# EID Muhbarak. Happy EID! Ramadan Is Over



## OneEyedDiva (May 13, 2021)

EID celebrations mark the official end of Ramadan. The day starts with the obligatory Fajr (before sunrise) prayer. EID prayers follow and each Masjid (Mosque) may set their own times for that morning. Our biggest mosque set the times for 7:00, 8:30 and 9:30 today. The prayers were held at one of our biggest parks. Usually EID celebrations, which span 3 days, consist of plenty of people coming together to share plenty of food. Some people may exchange gifts but it is not "expected". Gifts can be hand made or store bought. What is important is that they are given from the heart.  One year a masjid that's not in our town but that we visited from time to time held a party for the children at a Chucky Cheese. The children and our grandchildren had a ball.

Record set |

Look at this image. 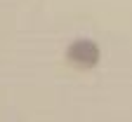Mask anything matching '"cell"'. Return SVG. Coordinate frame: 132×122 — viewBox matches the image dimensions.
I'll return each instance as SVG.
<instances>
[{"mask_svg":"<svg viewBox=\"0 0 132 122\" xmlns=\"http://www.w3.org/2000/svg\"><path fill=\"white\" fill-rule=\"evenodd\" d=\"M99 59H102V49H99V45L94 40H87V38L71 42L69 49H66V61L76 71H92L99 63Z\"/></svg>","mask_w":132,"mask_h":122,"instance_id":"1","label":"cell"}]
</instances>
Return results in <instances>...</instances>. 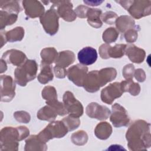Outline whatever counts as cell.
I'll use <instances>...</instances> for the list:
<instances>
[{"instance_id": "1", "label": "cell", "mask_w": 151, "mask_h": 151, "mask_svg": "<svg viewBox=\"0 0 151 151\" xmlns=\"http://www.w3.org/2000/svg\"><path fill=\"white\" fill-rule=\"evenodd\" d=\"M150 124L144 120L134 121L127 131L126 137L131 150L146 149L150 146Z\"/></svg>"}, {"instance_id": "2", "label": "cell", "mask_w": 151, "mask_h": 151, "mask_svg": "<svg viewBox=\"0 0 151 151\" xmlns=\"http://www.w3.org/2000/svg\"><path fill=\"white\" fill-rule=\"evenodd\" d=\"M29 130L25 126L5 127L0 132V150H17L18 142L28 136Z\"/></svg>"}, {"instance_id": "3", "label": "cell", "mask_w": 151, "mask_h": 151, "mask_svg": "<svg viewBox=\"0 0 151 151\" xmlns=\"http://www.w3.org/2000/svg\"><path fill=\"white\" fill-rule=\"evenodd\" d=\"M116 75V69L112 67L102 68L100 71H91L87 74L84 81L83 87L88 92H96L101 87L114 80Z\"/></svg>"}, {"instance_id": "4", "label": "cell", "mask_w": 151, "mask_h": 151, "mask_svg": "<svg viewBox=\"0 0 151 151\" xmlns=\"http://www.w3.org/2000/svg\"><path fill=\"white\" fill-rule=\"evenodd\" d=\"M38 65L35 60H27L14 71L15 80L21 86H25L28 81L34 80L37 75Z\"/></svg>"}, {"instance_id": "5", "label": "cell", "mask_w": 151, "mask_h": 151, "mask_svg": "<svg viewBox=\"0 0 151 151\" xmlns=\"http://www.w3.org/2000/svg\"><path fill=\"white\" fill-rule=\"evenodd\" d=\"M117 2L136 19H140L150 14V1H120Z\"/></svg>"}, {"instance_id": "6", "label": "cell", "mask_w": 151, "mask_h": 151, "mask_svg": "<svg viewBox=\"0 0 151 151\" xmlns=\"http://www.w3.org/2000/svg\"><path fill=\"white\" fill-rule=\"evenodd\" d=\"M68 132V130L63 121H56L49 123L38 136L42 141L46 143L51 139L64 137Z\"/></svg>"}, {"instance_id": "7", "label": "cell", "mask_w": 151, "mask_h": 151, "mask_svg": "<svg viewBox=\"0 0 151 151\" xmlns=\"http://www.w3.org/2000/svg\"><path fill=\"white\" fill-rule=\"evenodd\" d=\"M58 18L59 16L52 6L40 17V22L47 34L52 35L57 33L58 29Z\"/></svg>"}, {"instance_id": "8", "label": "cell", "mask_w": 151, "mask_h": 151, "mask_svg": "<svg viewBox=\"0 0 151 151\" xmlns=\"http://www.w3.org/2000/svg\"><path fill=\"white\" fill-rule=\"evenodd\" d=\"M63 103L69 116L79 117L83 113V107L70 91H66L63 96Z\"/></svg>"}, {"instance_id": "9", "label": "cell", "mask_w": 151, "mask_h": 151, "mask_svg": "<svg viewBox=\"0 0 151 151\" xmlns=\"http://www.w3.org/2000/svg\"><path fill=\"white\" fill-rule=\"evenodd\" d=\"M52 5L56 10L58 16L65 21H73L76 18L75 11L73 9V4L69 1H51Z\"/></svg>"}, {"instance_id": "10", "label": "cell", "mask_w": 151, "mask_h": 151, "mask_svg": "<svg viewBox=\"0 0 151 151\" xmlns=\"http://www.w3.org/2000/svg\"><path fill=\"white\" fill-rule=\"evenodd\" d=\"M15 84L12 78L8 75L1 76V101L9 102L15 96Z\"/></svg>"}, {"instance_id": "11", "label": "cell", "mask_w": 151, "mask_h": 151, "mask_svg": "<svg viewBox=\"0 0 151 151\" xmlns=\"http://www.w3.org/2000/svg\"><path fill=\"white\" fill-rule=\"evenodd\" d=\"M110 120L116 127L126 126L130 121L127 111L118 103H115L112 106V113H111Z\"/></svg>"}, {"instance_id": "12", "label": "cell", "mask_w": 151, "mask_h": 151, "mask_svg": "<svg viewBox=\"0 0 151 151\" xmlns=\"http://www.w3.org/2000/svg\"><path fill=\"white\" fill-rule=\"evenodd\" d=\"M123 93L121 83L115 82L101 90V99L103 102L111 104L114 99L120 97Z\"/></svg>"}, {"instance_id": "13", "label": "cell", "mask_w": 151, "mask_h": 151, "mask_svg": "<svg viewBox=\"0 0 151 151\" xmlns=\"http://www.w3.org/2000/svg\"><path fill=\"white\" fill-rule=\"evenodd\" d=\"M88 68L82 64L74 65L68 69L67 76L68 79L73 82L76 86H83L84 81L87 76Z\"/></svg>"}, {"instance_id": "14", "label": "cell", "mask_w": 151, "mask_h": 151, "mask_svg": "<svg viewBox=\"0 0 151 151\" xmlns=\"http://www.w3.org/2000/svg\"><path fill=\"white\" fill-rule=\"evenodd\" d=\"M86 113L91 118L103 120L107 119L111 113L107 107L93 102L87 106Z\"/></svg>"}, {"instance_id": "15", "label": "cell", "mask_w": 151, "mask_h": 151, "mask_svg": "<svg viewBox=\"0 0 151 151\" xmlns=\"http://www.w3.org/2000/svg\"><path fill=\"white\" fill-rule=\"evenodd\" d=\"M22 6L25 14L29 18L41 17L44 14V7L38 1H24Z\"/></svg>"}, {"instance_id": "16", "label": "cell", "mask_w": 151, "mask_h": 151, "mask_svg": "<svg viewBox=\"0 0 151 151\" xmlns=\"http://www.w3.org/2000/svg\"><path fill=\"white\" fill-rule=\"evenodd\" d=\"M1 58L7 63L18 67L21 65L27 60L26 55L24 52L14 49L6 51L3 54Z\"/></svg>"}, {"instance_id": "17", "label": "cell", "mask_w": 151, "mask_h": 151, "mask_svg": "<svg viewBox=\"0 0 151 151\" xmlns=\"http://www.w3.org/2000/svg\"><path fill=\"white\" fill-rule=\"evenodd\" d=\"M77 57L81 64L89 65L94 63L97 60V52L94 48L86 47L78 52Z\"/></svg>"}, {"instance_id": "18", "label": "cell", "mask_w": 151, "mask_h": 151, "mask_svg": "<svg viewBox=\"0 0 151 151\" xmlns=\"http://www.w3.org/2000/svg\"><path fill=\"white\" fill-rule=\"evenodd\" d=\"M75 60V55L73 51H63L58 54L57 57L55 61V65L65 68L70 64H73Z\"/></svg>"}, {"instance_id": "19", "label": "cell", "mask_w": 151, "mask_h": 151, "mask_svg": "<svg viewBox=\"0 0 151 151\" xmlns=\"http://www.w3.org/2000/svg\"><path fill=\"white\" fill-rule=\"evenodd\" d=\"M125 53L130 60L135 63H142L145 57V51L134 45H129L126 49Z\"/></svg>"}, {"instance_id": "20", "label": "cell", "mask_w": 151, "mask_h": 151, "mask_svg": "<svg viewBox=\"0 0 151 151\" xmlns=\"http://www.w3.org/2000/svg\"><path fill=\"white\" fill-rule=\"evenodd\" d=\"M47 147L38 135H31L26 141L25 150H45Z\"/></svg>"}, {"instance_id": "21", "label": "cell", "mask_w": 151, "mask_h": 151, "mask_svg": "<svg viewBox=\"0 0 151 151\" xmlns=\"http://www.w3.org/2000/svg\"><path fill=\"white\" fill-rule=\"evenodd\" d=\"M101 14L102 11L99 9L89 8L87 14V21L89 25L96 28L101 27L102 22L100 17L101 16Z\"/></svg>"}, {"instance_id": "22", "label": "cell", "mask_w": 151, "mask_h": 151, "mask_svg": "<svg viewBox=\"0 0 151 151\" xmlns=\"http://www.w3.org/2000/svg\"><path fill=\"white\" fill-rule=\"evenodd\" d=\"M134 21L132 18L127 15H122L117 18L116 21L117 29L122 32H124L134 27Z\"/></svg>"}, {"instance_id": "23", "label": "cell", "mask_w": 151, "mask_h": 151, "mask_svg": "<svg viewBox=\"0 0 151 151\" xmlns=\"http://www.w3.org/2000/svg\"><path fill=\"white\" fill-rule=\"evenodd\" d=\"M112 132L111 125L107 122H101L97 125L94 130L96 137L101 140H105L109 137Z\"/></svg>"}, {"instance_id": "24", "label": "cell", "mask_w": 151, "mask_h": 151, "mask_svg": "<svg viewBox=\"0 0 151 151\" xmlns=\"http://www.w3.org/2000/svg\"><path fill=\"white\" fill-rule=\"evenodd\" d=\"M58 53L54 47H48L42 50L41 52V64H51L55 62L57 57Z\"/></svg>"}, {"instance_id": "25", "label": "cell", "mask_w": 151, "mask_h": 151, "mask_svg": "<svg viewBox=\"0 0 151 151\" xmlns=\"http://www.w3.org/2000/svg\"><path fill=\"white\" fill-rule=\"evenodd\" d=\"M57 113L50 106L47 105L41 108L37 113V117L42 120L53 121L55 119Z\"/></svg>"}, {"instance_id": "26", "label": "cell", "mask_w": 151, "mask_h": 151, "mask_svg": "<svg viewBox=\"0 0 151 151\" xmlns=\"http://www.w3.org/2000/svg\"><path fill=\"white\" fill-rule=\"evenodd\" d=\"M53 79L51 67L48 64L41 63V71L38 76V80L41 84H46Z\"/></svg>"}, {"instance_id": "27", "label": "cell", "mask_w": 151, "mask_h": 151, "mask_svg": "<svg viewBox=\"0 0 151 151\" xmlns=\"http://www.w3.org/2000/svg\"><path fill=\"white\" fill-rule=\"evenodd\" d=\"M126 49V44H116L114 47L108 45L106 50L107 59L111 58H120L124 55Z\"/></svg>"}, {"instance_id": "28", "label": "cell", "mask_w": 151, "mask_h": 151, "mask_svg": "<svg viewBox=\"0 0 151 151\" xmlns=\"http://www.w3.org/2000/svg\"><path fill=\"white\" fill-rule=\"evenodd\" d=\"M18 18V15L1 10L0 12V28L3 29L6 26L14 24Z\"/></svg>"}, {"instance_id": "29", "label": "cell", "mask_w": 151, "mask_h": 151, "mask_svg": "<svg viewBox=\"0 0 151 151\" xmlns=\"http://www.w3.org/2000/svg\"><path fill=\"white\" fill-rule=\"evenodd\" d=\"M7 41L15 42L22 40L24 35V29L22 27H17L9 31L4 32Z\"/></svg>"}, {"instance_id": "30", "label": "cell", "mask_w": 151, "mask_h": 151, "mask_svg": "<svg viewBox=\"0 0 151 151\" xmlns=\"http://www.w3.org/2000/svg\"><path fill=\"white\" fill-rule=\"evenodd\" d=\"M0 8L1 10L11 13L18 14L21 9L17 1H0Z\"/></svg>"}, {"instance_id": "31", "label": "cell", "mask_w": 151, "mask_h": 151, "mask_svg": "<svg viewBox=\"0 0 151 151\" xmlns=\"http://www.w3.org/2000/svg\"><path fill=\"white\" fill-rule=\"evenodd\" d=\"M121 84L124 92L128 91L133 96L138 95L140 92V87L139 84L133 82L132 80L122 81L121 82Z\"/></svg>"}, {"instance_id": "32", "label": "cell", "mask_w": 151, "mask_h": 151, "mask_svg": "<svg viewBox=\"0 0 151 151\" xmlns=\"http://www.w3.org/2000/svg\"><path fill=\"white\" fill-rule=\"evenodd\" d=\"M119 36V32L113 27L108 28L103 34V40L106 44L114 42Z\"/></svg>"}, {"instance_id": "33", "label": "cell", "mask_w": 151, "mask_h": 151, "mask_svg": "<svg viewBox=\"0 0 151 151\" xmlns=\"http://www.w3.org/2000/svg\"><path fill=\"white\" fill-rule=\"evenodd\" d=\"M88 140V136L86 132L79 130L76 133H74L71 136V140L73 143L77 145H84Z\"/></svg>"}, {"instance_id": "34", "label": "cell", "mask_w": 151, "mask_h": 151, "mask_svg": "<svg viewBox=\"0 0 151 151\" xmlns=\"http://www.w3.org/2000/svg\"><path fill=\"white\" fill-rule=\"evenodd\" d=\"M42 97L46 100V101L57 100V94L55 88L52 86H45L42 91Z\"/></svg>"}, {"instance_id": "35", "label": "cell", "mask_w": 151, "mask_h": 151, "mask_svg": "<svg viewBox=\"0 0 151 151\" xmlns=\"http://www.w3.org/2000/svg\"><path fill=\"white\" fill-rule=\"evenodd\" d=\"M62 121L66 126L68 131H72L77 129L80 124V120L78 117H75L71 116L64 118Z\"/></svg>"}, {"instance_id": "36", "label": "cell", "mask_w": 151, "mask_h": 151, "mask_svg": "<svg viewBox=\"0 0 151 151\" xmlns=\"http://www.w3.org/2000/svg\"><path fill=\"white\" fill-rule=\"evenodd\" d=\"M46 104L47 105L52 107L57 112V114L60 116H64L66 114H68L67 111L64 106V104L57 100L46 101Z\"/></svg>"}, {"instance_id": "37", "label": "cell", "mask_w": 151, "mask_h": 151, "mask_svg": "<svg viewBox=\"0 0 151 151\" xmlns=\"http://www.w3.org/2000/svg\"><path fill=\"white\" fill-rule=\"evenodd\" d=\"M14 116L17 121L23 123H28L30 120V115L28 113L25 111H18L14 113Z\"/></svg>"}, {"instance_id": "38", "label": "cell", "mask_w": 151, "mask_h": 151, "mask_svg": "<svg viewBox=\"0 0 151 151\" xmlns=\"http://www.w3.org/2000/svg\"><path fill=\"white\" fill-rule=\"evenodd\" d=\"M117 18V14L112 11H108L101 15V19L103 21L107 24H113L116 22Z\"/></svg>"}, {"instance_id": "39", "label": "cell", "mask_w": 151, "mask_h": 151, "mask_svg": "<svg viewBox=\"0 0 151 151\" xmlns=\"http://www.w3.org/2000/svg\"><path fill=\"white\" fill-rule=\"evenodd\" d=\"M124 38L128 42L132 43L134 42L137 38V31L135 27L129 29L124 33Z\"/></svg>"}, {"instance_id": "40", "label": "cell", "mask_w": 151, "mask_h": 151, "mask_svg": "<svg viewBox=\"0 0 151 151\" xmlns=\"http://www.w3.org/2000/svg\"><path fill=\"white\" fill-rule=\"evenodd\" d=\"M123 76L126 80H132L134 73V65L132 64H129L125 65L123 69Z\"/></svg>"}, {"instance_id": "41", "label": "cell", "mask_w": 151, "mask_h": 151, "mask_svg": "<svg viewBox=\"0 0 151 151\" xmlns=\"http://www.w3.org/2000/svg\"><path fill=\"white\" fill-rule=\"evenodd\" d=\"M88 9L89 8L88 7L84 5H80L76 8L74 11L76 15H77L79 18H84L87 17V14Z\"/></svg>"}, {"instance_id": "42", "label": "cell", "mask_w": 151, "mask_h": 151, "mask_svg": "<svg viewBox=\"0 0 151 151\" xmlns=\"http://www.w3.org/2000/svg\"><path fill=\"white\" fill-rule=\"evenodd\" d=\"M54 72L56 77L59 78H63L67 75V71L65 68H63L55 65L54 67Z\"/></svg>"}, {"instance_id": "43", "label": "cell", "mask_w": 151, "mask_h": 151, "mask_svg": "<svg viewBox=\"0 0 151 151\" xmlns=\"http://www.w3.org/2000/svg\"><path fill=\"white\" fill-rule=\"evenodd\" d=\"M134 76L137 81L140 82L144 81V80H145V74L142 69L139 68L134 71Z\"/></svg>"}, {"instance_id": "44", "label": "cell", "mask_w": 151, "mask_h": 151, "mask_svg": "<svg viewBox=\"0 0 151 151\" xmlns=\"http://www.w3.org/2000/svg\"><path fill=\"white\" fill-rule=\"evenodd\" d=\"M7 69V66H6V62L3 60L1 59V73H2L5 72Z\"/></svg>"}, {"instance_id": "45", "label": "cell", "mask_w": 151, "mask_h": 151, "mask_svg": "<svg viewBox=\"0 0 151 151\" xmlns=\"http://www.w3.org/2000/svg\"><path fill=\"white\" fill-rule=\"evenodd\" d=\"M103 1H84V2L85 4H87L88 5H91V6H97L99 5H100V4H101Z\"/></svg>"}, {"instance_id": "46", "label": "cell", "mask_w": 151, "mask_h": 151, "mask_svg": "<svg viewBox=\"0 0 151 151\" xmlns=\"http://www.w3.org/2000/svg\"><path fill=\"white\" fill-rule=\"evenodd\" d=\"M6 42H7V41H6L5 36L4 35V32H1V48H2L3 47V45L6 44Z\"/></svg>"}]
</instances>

Tasks to complete |
1 – From the Eid post, reproduce the passage from "# EID Muhbarak." to "had a ball.".
2 – According to the Eid post, why does it not matter whether an Eid gift is handmade or store-bought? Answer in one to three sentences.

Task answers |
1 –
# EID Muhbarak. Happy EID! Ramadan Is Over



## OneEyedDiva (May 13, 2021)

EID celebrations mark the official end of Ramadan. The day starts with the obligatory Fajr (before sunrise) prayer. EID prayers follow and each Masjid (Mosque) may set their own times for that morning. Our biggest mosque set the times for 7:00, 8:30 and 9:30 today. The prayers were held at one of our biggest parks. Usually EID celebrations, which span 3 days, consist of plenty of people coming together to share plenty of food. Some people may exchange gifts but it is not "expected". Gifts can be hand made or store bought. What is important is that they are given from the heart.  One year a masjid that's not in our town but that we visited from time to time held a party for the children at a Chucky Cheese. The children and our grandchildren had a ball.

2 – The post says gifts can be either handmade or store-bought because what is important is that they are given from the heart. It also notes that some people exchange gifts, but gifts are not "expected."